Work on this final blog begins around 3:30 a.m., a day after returning home to Madison. It was a trip of nearly 30 hours three plane rides, a bus ride and then the final leg, a two-hour car ride from O'Hare (plus a quick stop for pizza mmmmmmm!).
As I write this, a fellow traveler in Minnesota checks in. Anybody else unable to sleep, she asks. Uh-huh. The jet lag seems to last longer when heading this far from west to east. I remember that from a 2003 Women of Wings trip to Chiba, Japan, which is a Wisconsin sister-state.

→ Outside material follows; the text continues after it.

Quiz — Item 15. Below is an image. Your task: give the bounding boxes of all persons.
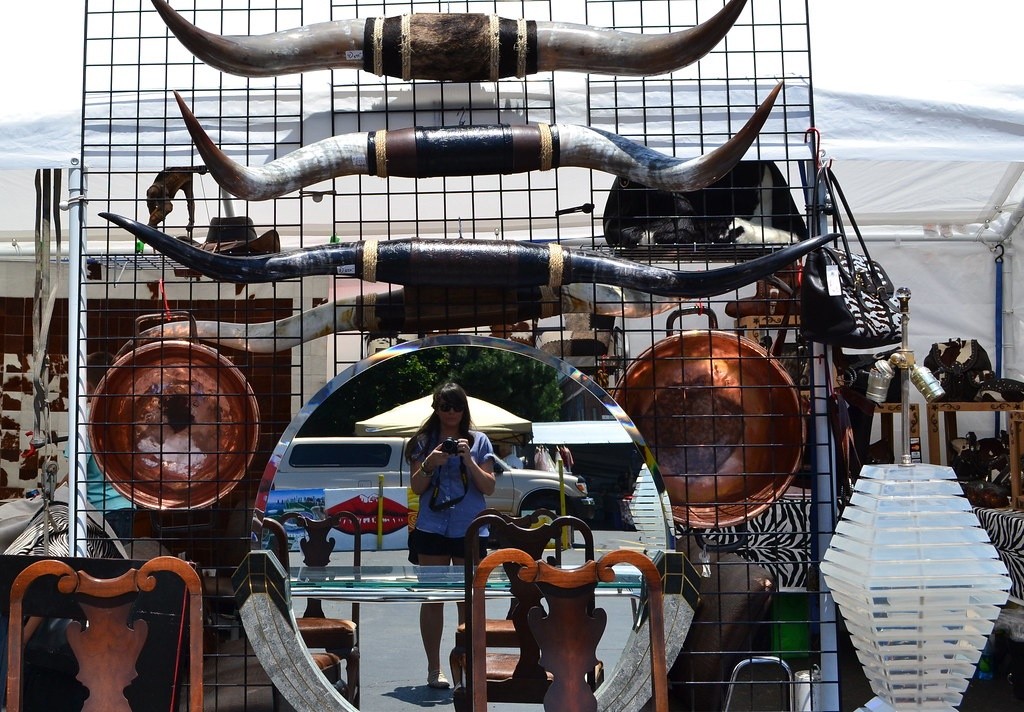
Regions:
[403,382,496,688]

Our last two days in Korea were spent on Jeju Island, which has a population of only 540,000 rural, by Korean standards. It is 41 kilometers from north to south, 73 kilometers from east to west. Forgive me for not translating that into miles right now.
We ate oodles of tangerines, sampled cactus flavored chocolate, bought hats and purses that were dyed a reddish-brown, with unripe persimmons juice. We visited Hallim Park and some of the island's dramatic lava caves (there are more than 100). We saw the "stone grandfather," a comic-like guardian god, everywhere (there are 18,000 of them). The coastline was overpowering, glistening, rugged.

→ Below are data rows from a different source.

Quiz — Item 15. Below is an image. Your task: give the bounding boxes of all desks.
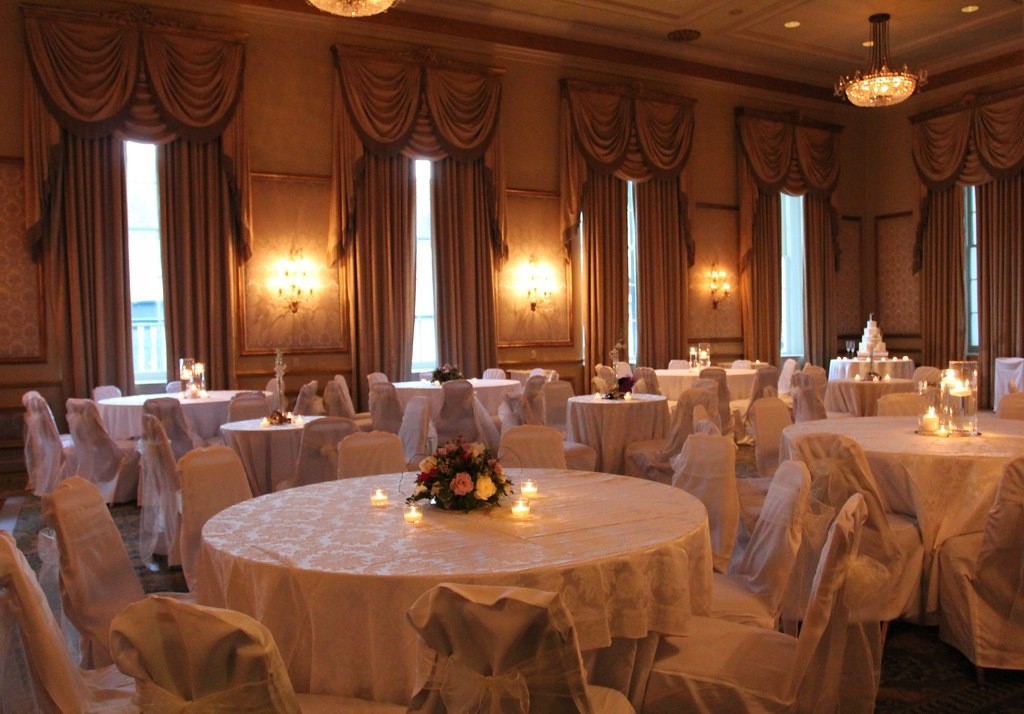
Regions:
[993,358,1024,412]
[778,417,1024,626]
[655,369,757,401]
[98,391,275,440]
[824,379,919,417]
[198,468,713,714]
[567,394,670,476]
[220,416,327,497]
[828,359,915,382]
[392,379,522,422]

Like Australia, this island used to be used as a prison. That was long ago, during the Shilla Dynasty, Our guide, Heea Kim, talks about how she was raised in a thatched hut village, where three generations of her family seven people shared two bedrooms. She is not an old woman, more likely in her late 20s or 30s.
Jeju is the wettest place in Korea, with an average of 1,000 millimeters of rain per year, but it is mostly dry and sunny during our visit. The island is a hub for farming, and most farmers do not need hoop houses to produce their crops. Barley is the main starch harvested here, not rice.

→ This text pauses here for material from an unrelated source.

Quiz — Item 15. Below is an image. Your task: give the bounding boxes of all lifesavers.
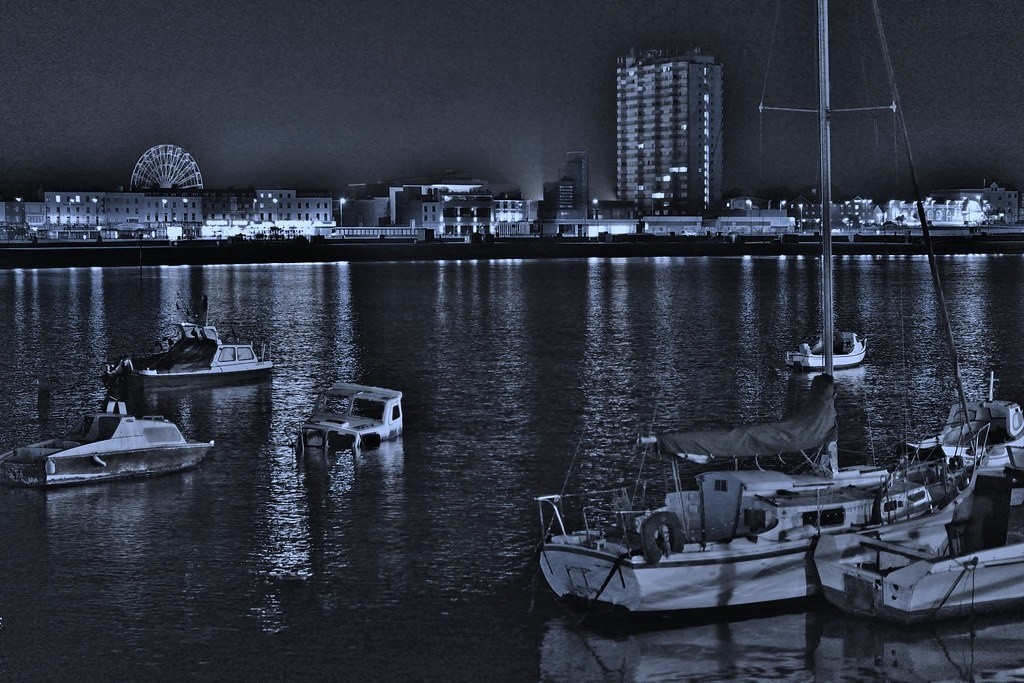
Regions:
[640,510,684,566]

It is a major filming location, too, particularly for popular soap operas that Americans have never heard of, but they reach a big Asian crowd -- Japan to China. There is luxury lodging near water, and tourist hotels for those with tighter budgets.
Long known as a honeymoon destination, there also are casinos. The one we visit, on our own after dark, is small, elegant and completely empty. A colleague later reports the minimum bet for blackjack was $100.
The cheap way to arrive is by ferry from Busan, but it takes at least eight hours. We come by plane, a hop of less than one hour, but our itinerary is disrupted because we all miss our scheduled flight. That means we depart later and in small groups; it takes six hours for all 28 of us to be reunited. Either Asiana Airlines or Korean Air has a flight leaving hourly, and our caretakers work like mad one check-in counter, then the other, then again -- to get us on our way.
The best memory, for me, is Spirited Garden. It is a park full of bunjae the Korean word for bonsai that are hundreds of years old. It is the work of farmer Sung Bum-young, who we get to meet. His 2,000 bunjae trees make this a sacred place for non-gardeners as well as those who know how to nurture the soil and its life forms.
You deserve to know more about him and his incredible creation, his smiling and peaceful face, Jeju's fields of vibrant yellow rapeseed flowers, the panoramic view that rewards those who climb hundreds of steps to the top of Seongsan Sunrise Peak.
In saying goodbye, a colleague contended that we had saved the best for last during this trip, and I am tempted to agree. I don't know if I'll see Jeju Island again in my life, but I feel privileged to have it as a memory.